I turn 21 in 21 days. It's getting so close, I kind of get butterflies in my stomach when I think about it. (I'm queer.) I know, I know, I talk about it a lot, but I just can't believe it's actually going to happen. But it really is going to happen, just like I really graduated high school and really went to college. I'm REALLY going to be 21. Fuck yeah bitches.

I had another freaky ass dream last night. This time it involved someone with an ax chasing me. I always wondered why every morning my sheets are kicked almost all the way off the bed. It's because someone is always trying to fucking kill me in my dreams. How pleasent.

I had to hand in one research paper already, only two more to go. In the next week I have to read a book for one and get a shitload of sources for the other. They're due on Wednesday and Thursday, so I keep telling myself I need to start them this weekend, but in reality on Tuesday and Wednesday night I'll be crying and slitting my wrists because I'll hate myself for putting them off until then. I know exactly how the situtation will happen, yet I do nothing to change it. No wonder I barely have a 2.0 GPA.

I'll leave you with the conversation Emily and I had while watching Jimmy Kimmel, who had Lisa Marie Presley on as a guest.

Emily: It's weird to think Elvis died so long ago but his daughter is still pretty young, she's only 35 or 36 I think. What year did he die, like 1963 0r 64?
Me: I'm pretty sure it was 1977.
Emily: Really? I thought it was longer ago....oh wait....did some president die in 1963 or something then?

Items stored from a collection:
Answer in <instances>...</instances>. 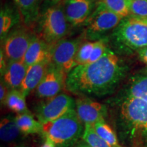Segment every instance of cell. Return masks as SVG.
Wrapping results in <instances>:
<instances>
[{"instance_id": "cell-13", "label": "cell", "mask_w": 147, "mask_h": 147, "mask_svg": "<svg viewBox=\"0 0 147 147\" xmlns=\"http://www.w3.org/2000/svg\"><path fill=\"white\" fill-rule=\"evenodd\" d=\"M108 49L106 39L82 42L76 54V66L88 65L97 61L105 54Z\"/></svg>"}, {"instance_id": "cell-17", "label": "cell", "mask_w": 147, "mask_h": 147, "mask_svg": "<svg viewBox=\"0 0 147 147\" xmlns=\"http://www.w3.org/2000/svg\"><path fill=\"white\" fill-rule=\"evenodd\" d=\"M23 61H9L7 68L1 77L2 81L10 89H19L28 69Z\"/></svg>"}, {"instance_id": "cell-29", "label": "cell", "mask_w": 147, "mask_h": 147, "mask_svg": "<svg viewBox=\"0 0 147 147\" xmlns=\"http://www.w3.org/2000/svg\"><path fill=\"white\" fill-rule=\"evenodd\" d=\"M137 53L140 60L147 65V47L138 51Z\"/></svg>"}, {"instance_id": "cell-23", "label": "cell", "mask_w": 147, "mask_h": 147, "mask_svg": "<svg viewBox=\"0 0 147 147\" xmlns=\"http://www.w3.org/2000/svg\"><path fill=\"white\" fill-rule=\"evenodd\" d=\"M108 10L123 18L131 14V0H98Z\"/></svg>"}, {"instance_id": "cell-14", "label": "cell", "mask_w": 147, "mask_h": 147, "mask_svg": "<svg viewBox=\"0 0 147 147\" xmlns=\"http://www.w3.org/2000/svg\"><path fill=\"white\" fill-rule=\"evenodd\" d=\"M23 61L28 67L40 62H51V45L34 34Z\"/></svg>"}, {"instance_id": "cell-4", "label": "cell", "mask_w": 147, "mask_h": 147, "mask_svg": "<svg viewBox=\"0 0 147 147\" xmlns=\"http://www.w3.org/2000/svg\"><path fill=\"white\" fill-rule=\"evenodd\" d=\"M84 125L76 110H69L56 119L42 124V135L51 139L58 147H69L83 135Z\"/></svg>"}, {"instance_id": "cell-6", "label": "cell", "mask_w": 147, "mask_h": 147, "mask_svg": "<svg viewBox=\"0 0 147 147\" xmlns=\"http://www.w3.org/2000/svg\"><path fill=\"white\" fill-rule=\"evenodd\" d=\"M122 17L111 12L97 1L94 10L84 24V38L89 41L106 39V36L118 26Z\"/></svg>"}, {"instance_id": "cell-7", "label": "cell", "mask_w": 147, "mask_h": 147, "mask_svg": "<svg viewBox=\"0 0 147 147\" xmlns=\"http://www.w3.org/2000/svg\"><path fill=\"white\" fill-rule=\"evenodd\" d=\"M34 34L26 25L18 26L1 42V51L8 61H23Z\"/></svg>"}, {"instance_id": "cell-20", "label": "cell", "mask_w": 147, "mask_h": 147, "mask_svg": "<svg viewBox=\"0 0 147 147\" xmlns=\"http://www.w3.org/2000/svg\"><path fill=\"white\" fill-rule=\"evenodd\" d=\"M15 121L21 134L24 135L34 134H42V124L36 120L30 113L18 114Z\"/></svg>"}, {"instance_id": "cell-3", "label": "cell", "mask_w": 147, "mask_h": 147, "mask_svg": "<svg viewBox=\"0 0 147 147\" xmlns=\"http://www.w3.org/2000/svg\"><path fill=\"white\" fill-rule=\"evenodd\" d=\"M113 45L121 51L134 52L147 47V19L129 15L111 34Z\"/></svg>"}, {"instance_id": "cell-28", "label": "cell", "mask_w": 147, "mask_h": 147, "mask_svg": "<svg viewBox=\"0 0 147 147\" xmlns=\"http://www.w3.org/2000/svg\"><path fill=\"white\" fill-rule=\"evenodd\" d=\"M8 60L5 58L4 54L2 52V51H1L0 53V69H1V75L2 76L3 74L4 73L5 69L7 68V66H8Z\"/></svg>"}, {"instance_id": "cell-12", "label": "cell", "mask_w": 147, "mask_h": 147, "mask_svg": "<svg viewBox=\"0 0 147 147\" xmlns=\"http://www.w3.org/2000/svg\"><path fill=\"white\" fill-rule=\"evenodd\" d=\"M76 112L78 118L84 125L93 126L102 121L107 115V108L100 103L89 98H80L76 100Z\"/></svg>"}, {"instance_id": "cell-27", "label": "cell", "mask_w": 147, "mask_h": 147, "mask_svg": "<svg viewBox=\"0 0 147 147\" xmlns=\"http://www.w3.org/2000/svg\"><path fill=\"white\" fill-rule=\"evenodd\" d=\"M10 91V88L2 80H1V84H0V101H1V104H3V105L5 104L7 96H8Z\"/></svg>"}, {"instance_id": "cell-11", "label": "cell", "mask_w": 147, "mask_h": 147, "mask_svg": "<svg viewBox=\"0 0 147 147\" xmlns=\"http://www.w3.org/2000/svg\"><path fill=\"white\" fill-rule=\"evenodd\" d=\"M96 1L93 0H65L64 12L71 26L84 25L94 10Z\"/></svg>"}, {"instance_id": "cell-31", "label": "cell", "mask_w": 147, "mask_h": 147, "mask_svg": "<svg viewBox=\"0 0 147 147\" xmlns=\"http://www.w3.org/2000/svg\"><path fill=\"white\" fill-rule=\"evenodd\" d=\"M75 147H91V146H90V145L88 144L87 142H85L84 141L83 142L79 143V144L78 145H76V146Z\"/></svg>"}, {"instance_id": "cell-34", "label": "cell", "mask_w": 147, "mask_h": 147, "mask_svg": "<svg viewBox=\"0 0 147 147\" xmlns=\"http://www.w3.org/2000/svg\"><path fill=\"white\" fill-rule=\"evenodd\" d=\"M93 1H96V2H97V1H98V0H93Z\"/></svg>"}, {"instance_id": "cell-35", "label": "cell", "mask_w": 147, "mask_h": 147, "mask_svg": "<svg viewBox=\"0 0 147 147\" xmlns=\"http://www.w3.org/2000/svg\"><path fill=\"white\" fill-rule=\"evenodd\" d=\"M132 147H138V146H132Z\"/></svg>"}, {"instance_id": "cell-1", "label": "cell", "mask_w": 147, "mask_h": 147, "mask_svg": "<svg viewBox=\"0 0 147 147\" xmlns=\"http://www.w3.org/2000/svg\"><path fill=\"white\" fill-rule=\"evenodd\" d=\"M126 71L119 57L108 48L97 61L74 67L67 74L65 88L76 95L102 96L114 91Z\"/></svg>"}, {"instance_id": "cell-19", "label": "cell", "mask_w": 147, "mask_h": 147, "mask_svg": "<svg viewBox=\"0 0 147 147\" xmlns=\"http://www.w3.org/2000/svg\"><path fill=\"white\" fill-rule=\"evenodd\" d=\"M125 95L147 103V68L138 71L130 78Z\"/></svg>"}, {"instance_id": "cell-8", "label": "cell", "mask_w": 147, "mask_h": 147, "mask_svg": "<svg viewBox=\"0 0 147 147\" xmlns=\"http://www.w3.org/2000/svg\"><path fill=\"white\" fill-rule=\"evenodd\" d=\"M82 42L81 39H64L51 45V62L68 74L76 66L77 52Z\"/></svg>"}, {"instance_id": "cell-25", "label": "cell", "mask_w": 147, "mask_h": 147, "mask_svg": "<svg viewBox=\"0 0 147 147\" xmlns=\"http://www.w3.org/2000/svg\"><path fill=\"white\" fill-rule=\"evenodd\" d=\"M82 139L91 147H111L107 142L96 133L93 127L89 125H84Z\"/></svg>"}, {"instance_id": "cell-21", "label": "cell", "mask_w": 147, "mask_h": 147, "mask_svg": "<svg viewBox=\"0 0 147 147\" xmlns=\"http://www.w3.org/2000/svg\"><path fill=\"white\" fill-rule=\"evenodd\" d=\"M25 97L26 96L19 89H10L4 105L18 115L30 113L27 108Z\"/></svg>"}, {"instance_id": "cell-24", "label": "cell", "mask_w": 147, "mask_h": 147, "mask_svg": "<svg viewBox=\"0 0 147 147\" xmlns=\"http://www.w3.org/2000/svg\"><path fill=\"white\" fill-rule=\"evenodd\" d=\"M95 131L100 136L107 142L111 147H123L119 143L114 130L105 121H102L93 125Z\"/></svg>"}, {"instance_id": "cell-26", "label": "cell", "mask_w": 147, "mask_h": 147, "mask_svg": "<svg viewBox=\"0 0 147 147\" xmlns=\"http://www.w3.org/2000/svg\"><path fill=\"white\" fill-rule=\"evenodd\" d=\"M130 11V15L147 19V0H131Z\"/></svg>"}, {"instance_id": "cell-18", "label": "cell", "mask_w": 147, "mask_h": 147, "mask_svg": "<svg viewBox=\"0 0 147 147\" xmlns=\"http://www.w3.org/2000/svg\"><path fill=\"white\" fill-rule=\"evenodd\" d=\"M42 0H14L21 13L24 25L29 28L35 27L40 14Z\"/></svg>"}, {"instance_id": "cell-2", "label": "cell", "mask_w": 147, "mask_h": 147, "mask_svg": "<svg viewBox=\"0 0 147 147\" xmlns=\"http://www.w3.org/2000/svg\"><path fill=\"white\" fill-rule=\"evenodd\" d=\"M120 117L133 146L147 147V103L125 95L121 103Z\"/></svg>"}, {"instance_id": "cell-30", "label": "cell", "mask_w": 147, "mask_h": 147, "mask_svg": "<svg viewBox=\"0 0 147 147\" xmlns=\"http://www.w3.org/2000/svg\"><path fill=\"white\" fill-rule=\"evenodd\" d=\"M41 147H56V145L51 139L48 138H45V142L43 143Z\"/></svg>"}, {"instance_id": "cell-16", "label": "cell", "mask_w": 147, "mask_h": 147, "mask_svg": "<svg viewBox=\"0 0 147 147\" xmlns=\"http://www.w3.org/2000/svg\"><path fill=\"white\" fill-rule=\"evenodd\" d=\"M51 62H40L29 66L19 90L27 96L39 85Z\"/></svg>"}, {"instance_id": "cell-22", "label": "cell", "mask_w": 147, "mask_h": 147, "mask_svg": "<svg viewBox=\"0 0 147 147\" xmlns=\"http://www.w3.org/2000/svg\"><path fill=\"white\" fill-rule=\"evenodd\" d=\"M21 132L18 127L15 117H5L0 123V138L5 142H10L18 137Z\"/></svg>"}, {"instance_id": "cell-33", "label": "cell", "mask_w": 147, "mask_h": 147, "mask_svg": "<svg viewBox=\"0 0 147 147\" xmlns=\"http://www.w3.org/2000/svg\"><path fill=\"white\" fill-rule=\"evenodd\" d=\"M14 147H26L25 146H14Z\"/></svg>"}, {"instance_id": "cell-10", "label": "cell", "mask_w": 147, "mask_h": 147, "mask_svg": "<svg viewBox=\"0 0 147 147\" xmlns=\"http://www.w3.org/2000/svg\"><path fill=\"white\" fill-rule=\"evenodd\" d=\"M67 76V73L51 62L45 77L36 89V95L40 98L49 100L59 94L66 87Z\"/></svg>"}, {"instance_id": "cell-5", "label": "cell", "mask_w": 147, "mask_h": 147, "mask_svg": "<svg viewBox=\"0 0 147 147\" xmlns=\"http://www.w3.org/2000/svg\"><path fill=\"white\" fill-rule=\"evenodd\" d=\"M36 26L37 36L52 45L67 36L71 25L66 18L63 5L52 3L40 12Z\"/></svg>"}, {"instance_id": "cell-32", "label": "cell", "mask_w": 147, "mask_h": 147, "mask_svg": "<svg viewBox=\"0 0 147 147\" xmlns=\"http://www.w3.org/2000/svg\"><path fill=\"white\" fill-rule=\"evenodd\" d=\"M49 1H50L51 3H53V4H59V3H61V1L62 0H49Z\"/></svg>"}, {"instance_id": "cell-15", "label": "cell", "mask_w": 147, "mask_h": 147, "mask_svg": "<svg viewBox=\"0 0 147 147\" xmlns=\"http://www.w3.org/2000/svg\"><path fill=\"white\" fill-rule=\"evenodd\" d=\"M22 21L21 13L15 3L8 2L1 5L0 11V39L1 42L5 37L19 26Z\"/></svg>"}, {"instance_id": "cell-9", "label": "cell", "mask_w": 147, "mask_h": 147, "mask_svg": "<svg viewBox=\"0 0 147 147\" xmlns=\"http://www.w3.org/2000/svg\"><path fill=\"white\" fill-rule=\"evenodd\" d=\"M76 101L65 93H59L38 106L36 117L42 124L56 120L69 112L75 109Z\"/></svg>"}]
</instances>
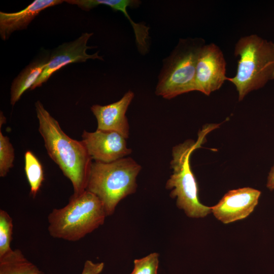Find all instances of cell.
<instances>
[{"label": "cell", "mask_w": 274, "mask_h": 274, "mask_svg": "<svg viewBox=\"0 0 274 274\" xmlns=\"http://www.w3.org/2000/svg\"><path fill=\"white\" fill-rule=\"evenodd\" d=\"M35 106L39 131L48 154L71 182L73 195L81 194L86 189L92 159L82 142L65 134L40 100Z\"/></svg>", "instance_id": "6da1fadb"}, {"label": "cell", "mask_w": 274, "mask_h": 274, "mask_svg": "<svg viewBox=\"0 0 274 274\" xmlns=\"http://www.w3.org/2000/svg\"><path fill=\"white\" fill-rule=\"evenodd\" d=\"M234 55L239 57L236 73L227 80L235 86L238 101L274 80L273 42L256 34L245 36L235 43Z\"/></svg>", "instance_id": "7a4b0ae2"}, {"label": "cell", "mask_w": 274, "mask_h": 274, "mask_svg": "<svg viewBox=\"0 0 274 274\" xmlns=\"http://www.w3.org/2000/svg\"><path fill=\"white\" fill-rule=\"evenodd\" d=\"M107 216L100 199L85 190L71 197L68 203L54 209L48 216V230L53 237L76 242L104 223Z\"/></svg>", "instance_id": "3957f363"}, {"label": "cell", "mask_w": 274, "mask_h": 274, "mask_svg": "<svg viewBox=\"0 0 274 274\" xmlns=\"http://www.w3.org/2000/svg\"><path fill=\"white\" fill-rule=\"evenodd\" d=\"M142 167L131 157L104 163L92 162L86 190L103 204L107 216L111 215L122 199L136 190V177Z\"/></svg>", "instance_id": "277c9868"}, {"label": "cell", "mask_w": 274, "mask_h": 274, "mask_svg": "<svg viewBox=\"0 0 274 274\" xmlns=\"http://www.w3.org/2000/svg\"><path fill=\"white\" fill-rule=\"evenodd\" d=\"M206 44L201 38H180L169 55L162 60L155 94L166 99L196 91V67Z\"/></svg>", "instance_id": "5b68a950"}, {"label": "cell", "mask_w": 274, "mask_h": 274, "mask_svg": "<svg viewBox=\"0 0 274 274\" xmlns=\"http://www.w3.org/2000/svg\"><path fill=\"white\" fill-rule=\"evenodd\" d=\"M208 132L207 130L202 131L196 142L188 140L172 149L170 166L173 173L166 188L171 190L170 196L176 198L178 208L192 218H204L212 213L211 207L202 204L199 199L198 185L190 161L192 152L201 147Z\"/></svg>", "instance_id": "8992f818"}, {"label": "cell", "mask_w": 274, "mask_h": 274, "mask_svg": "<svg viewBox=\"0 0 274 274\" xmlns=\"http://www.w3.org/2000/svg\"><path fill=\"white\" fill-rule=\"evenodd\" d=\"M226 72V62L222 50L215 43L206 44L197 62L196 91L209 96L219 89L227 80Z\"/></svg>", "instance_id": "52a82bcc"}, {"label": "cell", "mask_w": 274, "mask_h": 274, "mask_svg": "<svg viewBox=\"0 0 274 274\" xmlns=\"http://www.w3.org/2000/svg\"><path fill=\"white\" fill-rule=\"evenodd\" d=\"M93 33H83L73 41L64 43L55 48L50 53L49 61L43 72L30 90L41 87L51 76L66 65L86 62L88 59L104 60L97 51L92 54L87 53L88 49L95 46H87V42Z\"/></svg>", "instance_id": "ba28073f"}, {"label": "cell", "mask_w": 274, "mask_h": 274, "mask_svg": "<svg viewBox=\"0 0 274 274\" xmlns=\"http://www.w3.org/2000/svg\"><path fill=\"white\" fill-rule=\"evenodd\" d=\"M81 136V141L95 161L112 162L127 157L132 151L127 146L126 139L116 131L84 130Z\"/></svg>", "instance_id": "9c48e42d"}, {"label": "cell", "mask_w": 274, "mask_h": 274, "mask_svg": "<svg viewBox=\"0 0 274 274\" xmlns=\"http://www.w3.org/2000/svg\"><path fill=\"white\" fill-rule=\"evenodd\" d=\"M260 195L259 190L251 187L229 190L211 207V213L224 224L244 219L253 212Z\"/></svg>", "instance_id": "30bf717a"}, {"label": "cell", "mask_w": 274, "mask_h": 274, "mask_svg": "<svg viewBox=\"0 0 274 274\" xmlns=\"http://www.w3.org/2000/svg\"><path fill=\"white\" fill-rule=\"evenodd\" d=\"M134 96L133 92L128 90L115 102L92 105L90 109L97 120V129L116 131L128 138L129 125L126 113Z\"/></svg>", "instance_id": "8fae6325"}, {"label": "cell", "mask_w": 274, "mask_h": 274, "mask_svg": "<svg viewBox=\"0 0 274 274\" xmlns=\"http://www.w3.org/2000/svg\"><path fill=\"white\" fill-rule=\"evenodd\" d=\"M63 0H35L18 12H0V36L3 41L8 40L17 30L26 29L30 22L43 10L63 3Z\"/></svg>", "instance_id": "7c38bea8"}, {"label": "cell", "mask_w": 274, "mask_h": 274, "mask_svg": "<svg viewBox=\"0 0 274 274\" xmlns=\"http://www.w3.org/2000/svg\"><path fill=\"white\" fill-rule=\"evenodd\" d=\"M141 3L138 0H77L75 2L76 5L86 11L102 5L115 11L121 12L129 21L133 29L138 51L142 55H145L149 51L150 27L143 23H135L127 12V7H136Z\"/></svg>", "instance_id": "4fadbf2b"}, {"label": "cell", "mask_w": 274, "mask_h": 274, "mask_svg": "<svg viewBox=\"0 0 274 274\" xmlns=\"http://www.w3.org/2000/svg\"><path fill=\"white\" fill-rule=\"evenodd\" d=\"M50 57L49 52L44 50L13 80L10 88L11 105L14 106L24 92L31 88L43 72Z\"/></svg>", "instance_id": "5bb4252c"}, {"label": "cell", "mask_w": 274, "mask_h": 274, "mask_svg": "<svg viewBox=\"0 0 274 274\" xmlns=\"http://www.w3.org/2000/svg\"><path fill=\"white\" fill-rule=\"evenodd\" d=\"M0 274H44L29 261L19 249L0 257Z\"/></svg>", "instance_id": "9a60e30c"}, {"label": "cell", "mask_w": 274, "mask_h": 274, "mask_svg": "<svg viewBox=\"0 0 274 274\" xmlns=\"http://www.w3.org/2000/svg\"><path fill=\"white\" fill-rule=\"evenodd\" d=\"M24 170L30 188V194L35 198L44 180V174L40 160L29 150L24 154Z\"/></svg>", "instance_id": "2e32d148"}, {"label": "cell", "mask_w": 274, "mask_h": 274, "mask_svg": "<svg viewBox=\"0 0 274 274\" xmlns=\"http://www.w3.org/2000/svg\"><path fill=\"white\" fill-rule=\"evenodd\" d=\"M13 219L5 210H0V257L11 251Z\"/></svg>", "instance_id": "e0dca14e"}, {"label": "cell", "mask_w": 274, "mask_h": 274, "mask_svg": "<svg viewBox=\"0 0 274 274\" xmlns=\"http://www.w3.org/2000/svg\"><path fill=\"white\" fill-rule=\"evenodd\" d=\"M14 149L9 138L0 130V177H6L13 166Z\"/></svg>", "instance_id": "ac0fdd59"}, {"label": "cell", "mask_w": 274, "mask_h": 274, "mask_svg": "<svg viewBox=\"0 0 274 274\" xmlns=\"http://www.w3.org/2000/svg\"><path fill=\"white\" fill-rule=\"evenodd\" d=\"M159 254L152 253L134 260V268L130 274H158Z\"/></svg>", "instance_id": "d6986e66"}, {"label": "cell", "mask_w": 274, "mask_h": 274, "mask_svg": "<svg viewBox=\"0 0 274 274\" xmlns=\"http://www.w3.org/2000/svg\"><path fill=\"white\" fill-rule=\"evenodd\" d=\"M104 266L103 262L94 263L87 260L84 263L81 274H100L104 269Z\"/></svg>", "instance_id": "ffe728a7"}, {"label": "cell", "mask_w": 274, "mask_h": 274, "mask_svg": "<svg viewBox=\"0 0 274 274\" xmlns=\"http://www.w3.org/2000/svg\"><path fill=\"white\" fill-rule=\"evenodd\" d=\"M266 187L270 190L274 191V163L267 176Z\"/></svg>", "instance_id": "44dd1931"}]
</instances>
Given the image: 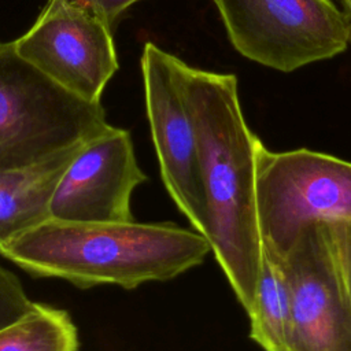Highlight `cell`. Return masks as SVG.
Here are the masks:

◆ Task instructions
In the post, what year does the writer give for Elvis's death? The rows are separate material and have no connection to the post.

◆ Task response
1977